DNA (Deoxyribonucleic acid) is the genetic material present in almost every cell in the body. Inside each cell, the DNA molecule (which looks like a ladder structure that has been twisted into a spiral) is organized into chromosomes. Each person has 46 chromosomes or 23 pairs, one set from each parent. Thus, a person receives half of their genetic material or DNA from the biological mother and the other half from the biological father.

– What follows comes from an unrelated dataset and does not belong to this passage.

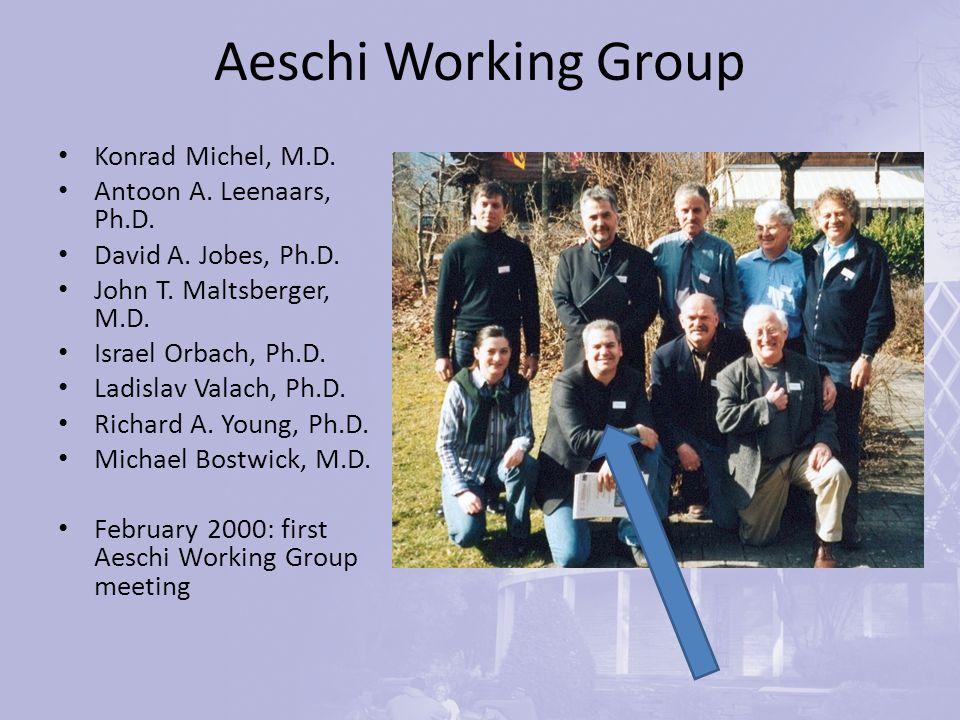 Aeschi Working Group Konrad Michel, M.D. Antoon A.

		The DNA test is the most powerful method of identification in use today. It examines the DNA, the root of genetic variation. The DNA testing procedure produces a pattern for each individual. These patterns are similar in appearance to the bar codes found on products in the supermarket. DNA testing can thus be used to establish the familial relationship between individuals, as well as to certify the origin of almost any biological tissue by comparing it to another known specimen.
		For example, while each person is genetically unique, parents and children will share some DNA. It is this shared DNA which makes DNA testing useful in matters of paternity. In paternity cases, the lab compares the bands of the child and alleged father. If there is a non-match, the alleged father is excluded and if there is a match, the lab determines, using a population database, how often the match occurs in the general population. The odds of a match can then be converted in to a probability. For example, in all paternity cases where there is a match, the probability of paternity will be greater than 99.9% and 0% in the case of a non-match.